Text.

1. Cover Everybody
2. Reduce Costs
3. Keep Quality
Let's leave aside the question of whether Obamacare's central tenet (#1 above) is permissible under the U.S. Constitution. Twenty-six states are challenging the "individual mandate", and the question will eventually be decided by the Supreme Court.
Since wishes aren't fishes, let's measure Obamacare against the realities of human endeavor. Simple geometry demonstrates that it takes two points to create a line and three to define a plane. This is the founding principle of a tripod, which is always steady, simultaneously explaining why there's no such thing as a two-legged stool and why four-legged chairs so often wobble.
It is also the analog behind the universal concept known as the Project Triangle: cost, quality and time. For anything you want in this world, you can only get two of the three: cheap, good or fast. If you prefer fast and cheap, it won't be very good. If you want it good and fast, it'll cost you an arm and a leg. If you want it to be good and cheap, take a seat and read a book, because you won't get it very fast.
Obamacare makes quality a "given"; its steadiest leg. Nobody wants bad medical care. Nobody says "I want the fourth best doctor in town to do my child's appendectomy". But Obamacare as promised has a phantom leg. That "cover everybody" leg is actually a cost component. This renders the scheme a two-legged stool that will collapse because it ignores time. Conflating quality and time can yield only one possible result in this universe: high cost.

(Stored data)

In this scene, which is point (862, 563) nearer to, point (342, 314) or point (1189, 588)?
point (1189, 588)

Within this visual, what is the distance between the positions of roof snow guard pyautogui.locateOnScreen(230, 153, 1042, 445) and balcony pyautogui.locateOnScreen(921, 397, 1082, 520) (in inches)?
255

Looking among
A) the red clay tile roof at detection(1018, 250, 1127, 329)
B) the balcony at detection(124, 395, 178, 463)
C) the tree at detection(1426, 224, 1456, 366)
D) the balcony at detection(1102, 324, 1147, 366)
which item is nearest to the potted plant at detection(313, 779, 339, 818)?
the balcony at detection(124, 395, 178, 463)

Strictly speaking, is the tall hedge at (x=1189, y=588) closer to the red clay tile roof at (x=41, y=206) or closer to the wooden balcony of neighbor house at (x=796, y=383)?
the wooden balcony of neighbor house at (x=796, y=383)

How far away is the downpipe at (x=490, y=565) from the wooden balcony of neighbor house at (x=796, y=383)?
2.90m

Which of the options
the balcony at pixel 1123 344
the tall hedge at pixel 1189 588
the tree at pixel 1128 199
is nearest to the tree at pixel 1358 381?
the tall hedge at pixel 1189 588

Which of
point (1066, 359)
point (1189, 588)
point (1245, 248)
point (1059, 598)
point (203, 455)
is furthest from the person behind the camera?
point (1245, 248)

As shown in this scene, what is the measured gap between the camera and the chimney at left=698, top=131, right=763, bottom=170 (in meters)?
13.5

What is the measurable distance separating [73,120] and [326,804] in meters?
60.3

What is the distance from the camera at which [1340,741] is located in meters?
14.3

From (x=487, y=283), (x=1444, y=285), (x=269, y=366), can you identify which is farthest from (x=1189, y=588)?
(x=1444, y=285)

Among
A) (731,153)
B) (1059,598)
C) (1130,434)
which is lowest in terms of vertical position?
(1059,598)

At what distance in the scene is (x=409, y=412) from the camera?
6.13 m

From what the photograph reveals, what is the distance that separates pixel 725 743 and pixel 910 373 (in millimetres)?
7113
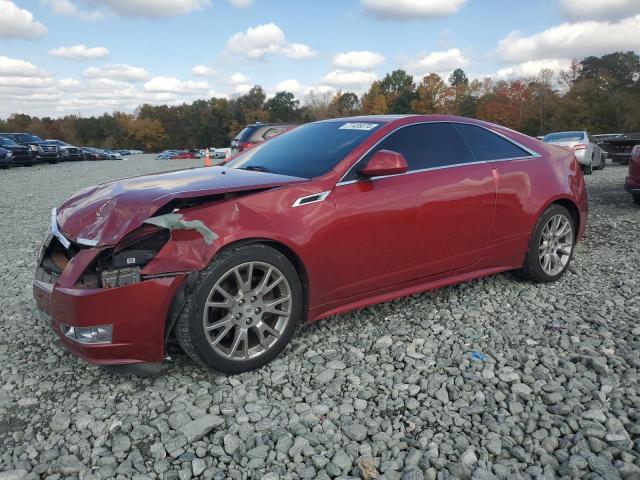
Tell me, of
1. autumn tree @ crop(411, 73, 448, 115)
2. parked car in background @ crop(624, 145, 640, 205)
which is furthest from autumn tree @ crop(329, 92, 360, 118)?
parked car in background @ crop(624, 145, 640, 205)

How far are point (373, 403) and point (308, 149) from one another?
77.6 inches

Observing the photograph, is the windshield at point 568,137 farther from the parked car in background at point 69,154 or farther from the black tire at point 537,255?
the parked car in background at point 69,154

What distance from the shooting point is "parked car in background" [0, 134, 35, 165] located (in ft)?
83.7

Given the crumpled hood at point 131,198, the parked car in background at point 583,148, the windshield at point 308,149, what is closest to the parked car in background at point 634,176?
the windshield at point 308,149

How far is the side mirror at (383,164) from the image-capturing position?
3.51m

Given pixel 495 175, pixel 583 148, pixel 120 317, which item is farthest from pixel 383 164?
pixel 583 148

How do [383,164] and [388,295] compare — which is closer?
[383,164]

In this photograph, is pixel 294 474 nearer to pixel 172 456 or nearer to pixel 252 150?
pixel 172 456

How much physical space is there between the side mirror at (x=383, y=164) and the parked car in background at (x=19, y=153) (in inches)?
1034

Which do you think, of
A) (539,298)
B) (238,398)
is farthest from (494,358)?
(238,398)

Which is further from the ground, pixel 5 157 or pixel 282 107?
pixel 282 107

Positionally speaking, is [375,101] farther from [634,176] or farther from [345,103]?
[634,176]

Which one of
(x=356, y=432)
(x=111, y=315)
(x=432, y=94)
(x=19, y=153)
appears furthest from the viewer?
(x=432, y=94)

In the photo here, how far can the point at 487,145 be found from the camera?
4.43m
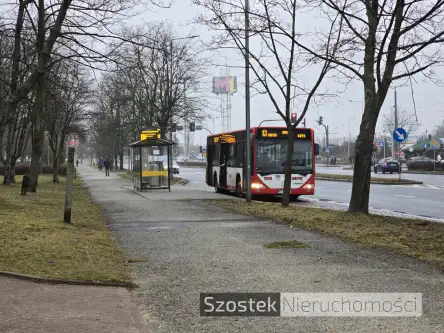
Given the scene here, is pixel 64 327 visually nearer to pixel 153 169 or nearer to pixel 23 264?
pixel 23 264

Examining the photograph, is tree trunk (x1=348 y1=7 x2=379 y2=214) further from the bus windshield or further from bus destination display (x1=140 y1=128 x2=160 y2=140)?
bus destination display (x1=140 y1=128 x2=160 y2=140)

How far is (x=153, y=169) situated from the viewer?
2644 cm

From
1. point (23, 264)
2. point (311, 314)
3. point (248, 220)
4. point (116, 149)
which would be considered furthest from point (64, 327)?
point (116, 149)

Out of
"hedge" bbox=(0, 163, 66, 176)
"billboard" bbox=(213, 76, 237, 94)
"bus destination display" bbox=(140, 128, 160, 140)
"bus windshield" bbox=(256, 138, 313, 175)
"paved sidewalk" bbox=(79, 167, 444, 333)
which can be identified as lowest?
"paved sidewalk" bbox=(79, 167, 444, 333)

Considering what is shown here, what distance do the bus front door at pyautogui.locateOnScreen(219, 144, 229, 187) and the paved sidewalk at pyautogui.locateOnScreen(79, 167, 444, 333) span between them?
44.4 ft

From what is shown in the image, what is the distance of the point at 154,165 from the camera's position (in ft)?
86.6

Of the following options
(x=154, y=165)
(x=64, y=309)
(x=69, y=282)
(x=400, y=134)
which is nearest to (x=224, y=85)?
(x=400, y=134)

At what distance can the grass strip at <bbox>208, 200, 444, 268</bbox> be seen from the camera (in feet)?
28.2

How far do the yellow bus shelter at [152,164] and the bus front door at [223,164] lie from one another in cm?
247

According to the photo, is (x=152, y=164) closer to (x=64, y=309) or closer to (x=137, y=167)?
(x=137, y=167)

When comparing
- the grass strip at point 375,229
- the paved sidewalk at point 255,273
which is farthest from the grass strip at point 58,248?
the grass strip at point 375,229

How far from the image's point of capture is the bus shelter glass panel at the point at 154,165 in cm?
2611

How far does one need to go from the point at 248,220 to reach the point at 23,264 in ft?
22.9

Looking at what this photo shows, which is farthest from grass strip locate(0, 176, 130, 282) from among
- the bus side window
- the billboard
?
the billboard
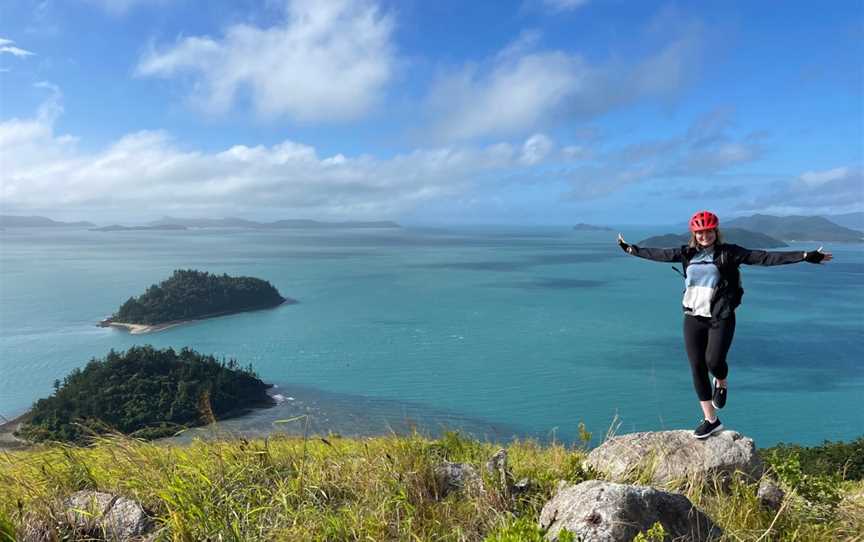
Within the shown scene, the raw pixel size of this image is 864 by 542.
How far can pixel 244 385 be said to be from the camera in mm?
51062

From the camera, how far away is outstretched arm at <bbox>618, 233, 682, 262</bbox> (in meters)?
5.52

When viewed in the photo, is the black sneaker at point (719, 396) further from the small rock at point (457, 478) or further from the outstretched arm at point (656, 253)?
the small rock at point (457, 478)

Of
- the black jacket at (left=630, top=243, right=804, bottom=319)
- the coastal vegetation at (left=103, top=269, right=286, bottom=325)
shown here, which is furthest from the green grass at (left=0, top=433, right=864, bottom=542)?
the coastal vegetation at (left=103, top=269, right=286, bottom=325)

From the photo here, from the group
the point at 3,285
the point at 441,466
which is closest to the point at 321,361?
the point at 441,466

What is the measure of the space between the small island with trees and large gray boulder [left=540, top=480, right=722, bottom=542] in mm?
87063

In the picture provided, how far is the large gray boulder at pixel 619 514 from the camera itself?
301 centimetres

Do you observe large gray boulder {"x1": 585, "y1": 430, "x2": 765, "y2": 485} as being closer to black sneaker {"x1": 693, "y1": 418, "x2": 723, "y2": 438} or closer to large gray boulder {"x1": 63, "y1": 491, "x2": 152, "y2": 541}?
black sneaker {"x1": 693, "y1": 418, "x2": 723, "y2": 438}

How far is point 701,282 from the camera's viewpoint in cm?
535

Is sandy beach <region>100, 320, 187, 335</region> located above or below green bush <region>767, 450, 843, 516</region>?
below

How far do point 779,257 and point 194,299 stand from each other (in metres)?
93.4

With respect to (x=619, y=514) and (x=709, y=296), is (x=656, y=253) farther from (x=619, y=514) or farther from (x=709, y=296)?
(x=619, y=514)

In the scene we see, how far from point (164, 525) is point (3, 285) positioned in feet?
452

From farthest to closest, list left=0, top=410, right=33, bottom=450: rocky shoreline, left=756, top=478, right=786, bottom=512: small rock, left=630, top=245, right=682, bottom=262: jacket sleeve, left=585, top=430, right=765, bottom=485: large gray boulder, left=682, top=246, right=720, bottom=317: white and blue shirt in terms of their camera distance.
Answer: left=0, top=410, right=33, bottom=450: rocky shoreline
left=630, top=245, right=682, bottom=262: jacket sleeve
left=682, top=246, right=720, bottom=317: white and blue shirt
left=585, top=430, right=765, bottom=485: large gray boulder
left=756, top=478, right=786, bottom=512: small rock

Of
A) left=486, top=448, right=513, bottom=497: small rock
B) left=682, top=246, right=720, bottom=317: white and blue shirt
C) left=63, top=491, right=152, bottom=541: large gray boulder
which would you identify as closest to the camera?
left=63, top=491, right=152, bottom=541: large gray boulder
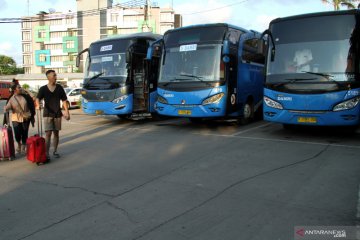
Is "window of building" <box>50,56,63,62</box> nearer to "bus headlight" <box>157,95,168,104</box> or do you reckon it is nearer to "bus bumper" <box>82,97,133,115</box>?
"bus bumper" <box>82,97,133,115</box>

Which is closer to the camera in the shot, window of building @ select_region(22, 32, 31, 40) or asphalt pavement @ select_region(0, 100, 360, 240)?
asphalt pavement @ select_region(0, 100, 360, 240)

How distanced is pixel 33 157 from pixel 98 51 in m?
7.57

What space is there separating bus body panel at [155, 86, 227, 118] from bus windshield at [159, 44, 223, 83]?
41cm

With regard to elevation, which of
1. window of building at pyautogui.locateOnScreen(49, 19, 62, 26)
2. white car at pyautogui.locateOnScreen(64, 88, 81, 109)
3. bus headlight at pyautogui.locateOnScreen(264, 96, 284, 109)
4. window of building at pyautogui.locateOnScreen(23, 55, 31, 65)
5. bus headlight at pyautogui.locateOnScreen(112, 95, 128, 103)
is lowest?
white car at pyautogui.locateOnScreen(64, 88, 81, 109)

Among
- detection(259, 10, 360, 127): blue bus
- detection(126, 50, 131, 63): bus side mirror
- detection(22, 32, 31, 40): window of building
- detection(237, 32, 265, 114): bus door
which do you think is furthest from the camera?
detection(22, 32, 31, 40): window of building

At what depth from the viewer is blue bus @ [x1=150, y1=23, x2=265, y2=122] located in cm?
1109

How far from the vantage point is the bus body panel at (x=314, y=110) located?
29.2ft

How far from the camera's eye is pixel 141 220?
453 centimetres

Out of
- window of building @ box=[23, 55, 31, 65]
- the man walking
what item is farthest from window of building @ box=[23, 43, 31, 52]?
the man walking

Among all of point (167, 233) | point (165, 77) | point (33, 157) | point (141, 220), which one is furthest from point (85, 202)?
point (165, 77)

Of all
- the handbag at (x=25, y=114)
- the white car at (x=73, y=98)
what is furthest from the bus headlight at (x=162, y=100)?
the white car at (x=73, y=98)

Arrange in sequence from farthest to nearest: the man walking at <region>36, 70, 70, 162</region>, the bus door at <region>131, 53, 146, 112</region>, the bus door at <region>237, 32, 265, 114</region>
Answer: the bus door at <region>131, 53, 146, 112</region> → the bus door at <region>237, 32, 265, 114</region> → the man walking at <region>36, 70, 70, 162</region>

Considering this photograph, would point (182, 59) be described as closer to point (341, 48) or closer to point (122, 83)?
point (122, 83)

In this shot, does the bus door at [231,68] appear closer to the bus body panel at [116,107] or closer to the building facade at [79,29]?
the bus body panel at [116,107]
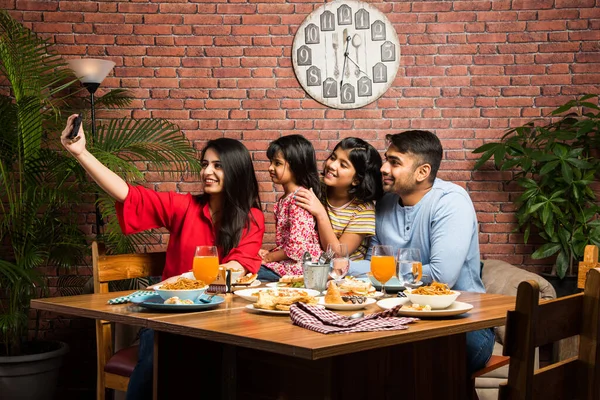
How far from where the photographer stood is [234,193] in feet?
9.89

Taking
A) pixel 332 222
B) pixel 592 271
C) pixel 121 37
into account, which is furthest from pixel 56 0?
pixel 592 271

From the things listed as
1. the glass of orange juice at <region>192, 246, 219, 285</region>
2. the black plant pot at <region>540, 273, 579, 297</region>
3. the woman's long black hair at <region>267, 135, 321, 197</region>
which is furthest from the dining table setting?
the black plant pot at <region>540, 273, 579, 297</region>

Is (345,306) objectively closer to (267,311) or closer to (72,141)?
(267,311)

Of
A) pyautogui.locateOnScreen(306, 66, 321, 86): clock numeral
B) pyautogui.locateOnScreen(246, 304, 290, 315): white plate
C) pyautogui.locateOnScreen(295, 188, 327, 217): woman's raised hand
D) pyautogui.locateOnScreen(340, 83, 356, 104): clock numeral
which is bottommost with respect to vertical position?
pyautogui.locateOnScreen(246, 304, 290, 315): white plate

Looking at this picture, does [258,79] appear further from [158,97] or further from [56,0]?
[56,0]

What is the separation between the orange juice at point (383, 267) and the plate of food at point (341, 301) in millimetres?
154

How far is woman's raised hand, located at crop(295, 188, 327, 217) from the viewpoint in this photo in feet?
10.7

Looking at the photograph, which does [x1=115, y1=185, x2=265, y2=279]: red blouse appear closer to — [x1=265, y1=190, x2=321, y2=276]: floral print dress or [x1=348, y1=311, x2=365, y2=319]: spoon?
[x1=265, y1=190, x2=321, y2=276]: floral print dress

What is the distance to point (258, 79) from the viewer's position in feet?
15.8

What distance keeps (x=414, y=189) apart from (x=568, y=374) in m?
1.61

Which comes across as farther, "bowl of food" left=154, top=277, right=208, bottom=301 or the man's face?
the man's face

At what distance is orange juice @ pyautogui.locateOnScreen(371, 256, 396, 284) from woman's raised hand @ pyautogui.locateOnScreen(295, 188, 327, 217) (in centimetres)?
106

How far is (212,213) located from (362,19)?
2.28 meters

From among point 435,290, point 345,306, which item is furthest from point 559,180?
point 345,306
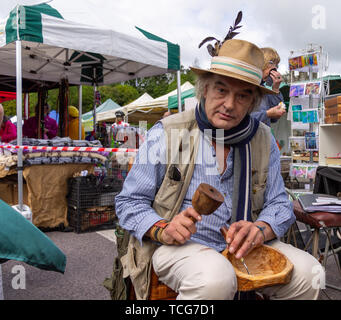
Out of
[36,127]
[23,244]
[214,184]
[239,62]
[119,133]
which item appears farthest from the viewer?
[119,133]

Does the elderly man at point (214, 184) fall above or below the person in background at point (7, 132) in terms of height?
below

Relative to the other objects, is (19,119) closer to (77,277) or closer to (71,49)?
(71,49)

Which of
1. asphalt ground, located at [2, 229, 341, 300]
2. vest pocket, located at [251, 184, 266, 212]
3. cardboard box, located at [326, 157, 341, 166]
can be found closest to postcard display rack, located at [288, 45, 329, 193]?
cardboard box, located at [326, 157, 341, 166]

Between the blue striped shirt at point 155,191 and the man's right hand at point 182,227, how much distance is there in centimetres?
11

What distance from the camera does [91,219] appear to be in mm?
4652

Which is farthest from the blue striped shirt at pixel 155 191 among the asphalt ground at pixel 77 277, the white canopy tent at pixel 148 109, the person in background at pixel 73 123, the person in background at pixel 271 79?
the white canopy tent at pixel 148 109

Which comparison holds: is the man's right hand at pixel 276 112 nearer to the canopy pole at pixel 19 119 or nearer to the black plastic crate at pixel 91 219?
the black plastic crate at pixel 91 219

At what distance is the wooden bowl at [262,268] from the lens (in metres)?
1.23

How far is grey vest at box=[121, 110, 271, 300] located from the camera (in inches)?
58.6

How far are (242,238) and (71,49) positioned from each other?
15.8ft

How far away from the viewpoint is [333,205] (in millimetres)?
2162

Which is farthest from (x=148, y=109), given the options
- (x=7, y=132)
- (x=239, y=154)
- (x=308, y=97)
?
(x=239, y=154)
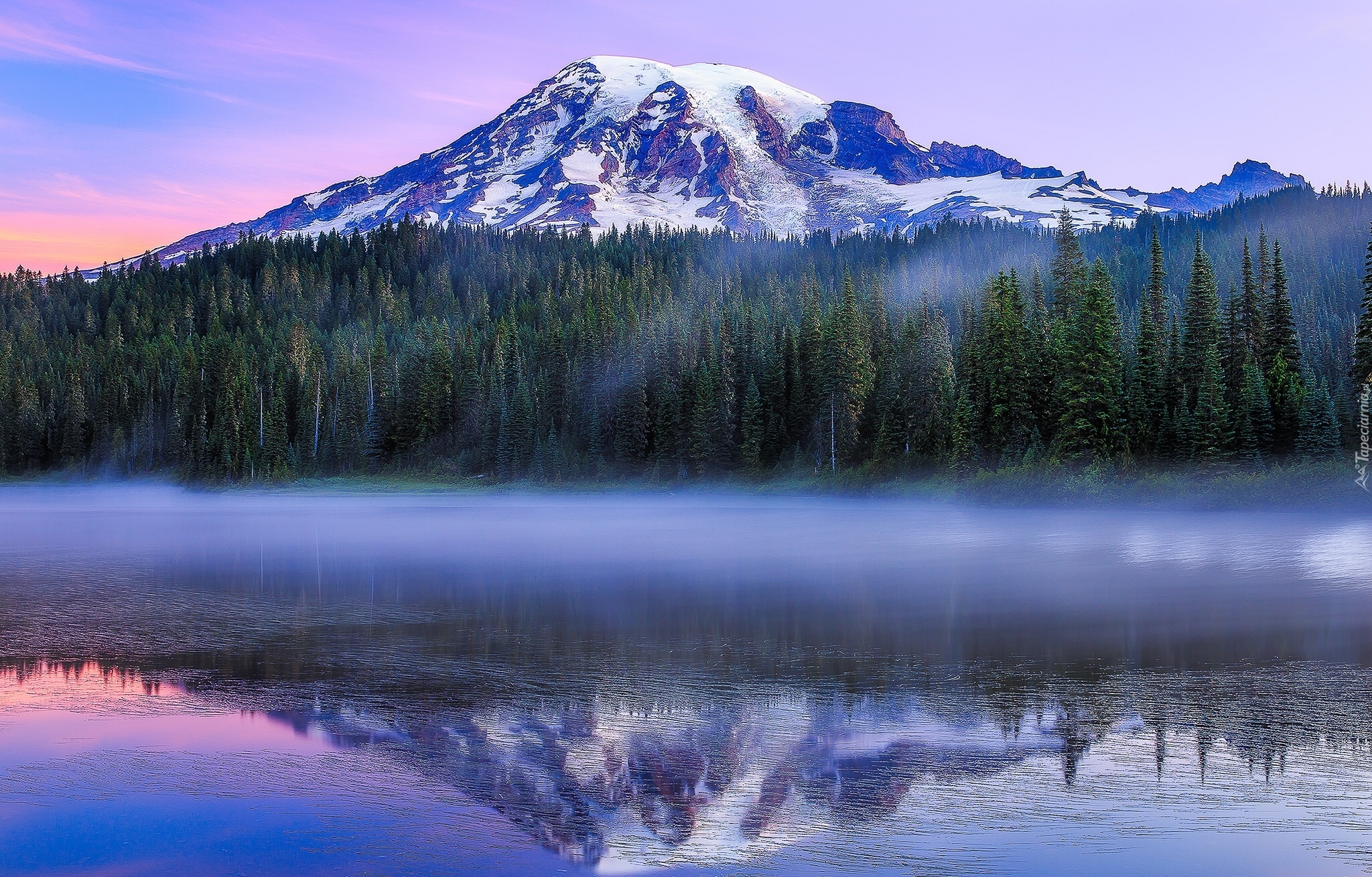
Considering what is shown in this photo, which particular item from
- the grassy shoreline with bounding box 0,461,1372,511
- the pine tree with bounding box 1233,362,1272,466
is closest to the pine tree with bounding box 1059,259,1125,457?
the grassy shoreline with bounding box 0,461,1372,511

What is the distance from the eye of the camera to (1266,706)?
13.6 m

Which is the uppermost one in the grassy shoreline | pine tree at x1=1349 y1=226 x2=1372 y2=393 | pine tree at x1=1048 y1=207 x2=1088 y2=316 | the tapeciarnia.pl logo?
pine tree at x1=1048 y1=207 x2=1088 y2=316

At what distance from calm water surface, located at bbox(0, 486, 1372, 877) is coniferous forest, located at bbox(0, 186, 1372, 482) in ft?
127

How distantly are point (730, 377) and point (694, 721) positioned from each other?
3377 inches

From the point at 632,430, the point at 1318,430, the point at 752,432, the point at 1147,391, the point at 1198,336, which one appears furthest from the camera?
the point at 632,430

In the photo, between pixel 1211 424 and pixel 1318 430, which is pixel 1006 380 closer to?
pixel 1211 424

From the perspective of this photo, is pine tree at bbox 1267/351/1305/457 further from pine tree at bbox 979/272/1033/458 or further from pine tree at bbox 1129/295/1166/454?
pine tree at bbox 979/272/1033/458

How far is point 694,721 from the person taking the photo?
13.3 meters

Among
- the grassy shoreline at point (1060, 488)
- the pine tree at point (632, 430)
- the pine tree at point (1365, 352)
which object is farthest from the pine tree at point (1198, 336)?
the pine tree at point (632, 430)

Tasks to complete.
(1) Reproduce the portion of the Obamacare passage that opens with the words containing "1. Cover Everybody" and closes with "so often wobble.".
(2) Carry the piece on Obamacare forward from the point where it stops.
None of these lines are needed for the work here.

Answers by item number.
(1)
1. Cover Everybody
2. Reduce Costs
3. Keep Quality
Let's leave aside the question of whether Obamacare's central tenet (#1 above) is permissible under the U.S. Constitution. Twenty-six states are challenging the "individual mandate", and the question will eventually be decided by the Supreme Court.
Since wishes aren't fishes, let's measure Obamacare against the realities of human endeavor. Simple geometry demonstrates that it takes two points to create a line and three to define a plane. This is the founding principle of a tripod, which is always steady, simultaneously explaining why there's no such thing as a two-legged stool and why four-legged chairs so often wobble.

(2)
Blurring cost with quality is understandable in health care: a pregnant woman can't wait longer than 9 months. When your leg is broken, you can't wait to get it set. If you have cancer, there is a limited amount of time for diagnosis and treatment. People need care when they need it, or their health will suffer. Delayed care is low-quality care.
This explains the budgeting tricks then-Speaker Pelosi played with CBO: "Give me a cost analysis on six years of care with ten years of taxes." Another way she could have specified the CBO score: "Give me a cost analysis, then cut it by 40%."
The reality in every country where socialized medicine has been tried is that costs skyrocket. Then when governments cut costs, care is delayed because there are only so many people trained to provide quality care, and less students in medical schools because doctor pay is declining. Then when patients on waiting lists start dying—this really happens—the governments begin to abandon their schemes and introduce free-market concepts.
I would suggest acknowledging reality and removing current government obstacles to quality care: in-state-only insurance, sky-high medical malpractice awards, employee-only tax deductions and all similar government "regulations" that empower bureaucrats but punish doctors and patients. While quality is essential and costs are consequential, it is the stubbornly sequential time that will always be our enemy here on earth.